Stored data entries

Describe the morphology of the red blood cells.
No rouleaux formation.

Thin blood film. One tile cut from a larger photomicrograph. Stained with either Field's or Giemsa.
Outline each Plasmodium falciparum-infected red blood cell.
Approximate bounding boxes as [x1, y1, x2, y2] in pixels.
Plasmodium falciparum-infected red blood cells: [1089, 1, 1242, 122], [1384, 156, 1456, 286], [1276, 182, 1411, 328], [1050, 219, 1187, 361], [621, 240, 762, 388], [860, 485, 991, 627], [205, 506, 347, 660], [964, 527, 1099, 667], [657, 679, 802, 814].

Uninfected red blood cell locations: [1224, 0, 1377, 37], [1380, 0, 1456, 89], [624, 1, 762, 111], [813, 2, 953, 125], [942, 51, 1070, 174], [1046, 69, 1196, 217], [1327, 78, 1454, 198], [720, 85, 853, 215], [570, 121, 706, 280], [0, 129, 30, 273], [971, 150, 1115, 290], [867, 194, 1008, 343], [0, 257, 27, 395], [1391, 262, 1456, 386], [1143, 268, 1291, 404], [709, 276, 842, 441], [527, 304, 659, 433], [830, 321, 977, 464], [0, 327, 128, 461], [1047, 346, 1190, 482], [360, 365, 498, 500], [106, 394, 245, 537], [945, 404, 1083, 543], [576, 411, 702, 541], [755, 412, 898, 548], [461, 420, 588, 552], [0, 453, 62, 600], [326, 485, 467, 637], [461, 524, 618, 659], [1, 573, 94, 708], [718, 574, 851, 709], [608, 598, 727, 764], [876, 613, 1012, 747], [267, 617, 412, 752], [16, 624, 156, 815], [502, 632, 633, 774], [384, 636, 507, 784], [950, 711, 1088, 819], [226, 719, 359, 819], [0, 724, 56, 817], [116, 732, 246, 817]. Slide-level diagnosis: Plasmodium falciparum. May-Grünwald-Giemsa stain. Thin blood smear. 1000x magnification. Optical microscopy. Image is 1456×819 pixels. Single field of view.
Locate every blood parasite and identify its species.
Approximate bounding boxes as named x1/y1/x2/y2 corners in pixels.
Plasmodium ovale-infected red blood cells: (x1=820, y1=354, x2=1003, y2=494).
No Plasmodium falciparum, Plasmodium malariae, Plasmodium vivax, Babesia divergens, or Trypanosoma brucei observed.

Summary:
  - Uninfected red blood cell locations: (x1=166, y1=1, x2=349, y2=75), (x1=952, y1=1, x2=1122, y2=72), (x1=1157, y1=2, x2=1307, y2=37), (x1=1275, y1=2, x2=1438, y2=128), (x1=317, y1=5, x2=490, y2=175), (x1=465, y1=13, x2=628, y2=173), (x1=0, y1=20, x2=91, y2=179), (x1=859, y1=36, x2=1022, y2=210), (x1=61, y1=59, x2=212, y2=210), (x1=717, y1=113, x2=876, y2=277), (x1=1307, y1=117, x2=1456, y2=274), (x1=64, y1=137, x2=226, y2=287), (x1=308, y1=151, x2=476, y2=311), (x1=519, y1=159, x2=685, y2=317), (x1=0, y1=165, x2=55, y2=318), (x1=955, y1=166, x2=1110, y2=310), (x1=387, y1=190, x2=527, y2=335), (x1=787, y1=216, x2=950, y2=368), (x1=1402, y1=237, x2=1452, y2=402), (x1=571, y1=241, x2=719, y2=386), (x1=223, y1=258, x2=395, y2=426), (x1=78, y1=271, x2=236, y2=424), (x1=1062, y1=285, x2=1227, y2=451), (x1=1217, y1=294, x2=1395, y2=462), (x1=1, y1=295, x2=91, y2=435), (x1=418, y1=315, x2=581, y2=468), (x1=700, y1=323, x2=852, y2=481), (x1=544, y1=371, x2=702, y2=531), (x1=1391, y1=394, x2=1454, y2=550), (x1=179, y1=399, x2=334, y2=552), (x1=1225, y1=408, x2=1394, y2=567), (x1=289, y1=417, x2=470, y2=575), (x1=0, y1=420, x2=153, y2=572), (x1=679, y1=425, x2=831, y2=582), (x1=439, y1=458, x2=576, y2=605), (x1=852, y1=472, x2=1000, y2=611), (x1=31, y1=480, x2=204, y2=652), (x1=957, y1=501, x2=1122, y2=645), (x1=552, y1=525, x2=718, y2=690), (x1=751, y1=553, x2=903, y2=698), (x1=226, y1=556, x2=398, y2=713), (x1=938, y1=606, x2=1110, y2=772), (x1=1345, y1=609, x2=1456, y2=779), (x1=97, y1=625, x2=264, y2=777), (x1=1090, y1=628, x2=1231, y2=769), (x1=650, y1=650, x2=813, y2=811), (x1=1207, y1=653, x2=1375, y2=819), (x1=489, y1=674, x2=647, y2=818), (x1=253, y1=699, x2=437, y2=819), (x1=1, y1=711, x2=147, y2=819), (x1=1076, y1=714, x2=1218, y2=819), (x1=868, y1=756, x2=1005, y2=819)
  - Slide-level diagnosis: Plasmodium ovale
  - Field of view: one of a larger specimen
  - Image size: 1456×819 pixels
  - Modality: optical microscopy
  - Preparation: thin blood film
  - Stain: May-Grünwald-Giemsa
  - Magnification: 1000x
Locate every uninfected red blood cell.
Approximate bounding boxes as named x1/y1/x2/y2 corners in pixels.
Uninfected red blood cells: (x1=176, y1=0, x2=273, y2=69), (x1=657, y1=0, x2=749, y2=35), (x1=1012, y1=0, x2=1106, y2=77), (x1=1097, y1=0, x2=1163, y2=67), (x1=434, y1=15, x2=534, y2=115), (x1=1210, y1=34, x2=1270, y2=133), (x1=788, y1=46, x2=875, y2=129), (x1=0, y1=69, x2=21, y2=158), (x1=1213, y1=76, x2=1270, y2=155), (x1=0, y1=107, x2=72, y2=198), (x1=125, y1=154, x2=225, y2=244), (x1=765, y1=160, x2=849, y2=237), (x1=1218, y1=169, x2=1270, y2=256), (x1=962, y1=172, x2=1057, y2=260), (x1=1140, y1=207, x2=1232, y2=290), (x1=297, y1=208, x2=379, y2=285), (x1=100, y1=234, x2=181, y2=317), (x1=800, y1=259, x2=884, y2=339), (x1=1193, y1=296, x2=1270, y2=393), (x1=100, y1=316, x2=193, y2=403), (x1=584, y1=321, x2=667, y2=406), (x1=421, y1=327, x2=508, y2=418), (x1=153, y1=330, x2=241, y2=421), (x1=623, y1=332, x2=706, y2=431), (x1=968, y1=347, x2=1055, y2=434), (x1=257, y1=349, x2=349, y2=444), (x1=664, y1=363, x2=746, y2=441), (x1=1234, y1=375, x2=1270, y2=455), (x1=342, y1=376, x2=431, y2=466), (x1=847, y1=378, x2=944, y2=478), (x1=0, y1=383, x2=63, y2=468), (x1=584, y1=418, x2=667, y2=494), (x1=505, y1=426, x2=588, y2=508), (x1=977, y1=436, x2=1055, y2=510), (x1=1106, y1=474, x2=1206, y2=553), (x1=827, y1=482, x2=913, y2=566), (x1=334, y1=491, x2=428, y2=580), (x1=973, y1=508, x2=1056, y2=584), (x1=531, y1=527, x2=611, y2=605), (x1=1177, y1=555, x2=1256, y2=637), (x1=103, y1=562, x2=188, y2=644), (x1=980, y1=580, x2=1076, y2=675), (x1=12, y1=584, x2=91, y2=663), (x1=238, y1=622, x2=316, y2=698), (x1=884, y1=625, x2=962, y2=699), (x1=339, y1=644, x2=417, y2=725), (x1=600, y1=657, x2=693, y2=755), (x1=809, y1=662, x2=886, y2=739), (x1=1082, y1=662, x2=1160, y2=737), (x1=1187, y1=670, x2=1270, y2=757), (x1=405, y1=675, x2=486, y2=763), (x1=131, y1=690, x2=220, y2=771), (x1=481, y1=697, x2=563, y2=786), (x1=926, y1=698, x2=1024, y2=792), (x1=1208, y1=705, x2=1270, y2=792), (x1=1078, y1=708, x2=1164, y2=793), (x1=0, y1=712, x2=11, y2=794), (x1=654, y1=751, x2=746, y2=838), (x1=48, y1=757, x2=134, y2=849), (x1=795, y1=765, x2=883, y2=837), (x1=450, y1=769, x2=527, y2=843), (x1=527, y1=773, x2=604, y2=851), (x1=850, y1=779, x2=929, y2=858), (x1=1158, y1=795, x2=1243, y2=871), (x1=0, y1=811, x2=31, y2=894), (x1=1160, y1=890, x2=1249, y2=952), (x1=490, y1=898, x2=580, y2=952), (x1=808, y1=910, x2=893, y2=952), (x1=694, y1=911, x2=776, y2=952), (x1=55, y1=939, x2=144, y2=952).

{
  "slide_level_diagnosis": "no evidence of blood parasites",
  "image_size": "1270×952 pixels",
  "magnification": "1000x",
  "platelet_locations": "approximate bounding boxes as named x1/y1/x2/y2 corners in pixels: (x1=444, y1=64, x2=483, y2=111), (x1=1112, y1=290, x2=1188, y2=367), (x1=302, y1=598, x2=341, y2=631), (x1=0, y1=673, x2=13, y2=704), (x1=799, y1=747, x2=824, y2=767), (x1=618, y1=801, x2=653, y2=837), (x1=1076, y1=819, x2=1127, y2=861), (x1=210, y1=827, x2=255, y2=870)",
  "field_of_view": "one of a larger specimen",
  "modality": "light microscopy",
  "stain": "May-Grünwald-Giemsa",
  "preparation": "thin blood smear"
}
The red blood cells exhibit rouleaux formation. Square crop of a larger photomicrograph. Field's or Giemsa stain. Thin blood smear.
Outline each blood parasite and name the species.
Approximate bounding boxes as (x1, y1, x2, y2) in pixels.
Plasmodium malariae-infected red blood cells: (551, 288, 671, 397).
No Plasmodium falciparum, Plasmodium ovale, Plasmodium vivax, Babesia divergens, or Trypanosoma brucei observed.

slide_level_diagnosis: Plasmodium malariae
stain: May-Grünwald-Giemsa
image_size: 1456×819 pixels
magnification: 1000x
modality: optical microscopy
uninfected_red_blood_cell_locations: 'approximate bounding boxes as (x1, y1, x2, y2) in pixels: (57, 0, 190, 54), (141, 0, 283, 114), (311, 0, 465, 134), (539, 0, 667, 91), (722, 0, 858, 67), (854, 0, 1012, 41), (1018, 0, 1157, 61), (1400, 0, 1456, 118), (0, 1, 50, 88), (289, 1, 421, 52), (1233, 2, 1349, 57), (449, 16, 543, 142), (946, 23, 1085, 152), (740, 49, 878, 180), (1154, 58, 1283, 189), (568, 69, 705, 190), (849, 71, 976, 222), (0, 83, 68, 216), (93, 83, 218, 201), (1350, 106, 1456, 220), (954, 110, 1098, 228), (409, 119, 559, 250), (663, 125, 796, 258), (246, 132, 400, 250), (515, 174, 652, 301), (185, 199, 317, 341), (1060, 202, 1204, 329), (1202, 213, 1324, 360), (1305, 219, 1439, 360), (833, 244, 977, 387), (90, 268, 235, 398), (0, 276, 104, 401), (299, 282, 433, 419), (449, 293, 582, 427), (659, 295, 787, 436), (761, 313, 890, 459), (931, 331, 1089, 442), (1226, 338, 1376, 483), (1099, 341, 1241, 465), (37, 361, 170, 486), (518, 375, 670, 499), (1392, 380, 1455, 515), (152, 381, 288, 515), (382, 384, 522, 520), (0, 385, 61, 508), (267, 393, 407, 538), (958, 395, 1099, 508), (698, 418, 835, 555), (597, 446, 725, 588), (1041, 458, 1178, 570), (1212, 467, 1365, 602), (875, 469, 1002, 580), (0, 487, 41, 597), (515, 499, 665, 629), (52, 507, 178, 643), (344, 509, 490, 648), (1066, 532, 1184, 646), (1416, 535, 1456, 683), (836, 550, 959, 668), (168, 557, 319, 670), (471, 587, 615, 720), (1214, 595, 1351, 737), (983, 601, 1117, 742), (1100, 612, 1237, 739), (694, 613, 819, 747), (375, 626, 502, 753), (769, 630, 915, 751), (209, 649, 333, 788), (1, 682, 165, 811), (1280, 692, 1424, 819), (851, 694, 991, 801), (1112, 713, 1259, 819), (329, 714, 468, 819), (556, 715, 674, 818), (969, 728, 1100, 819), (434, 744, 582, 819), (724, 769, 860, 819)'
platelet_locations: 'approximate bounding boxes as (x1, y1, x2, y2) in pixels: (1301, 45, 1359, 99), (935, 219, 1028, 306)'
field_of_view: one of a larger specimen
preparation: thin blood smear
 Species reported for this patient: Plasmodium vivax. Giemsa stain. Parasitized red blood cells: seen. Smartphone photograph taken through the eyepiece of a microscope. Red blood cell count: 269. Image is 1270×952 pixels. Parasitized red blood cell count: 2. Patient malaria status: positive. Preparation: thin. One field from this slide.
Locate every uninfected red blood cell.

*Work instructions:* For each line above that holds the string "brucei", provide a copy of that line.

*Output of the exercise:*
No Plasmodium falciparum, Plasmodium malariae, Plasmodium vivax, Babesia divergens, or Trypanosoma brucei observed.
No Plasmodium falciparum, Plasmodium ovale, Plasmodium vivax, Babesia divergens, or Trypanosoma brucei observed.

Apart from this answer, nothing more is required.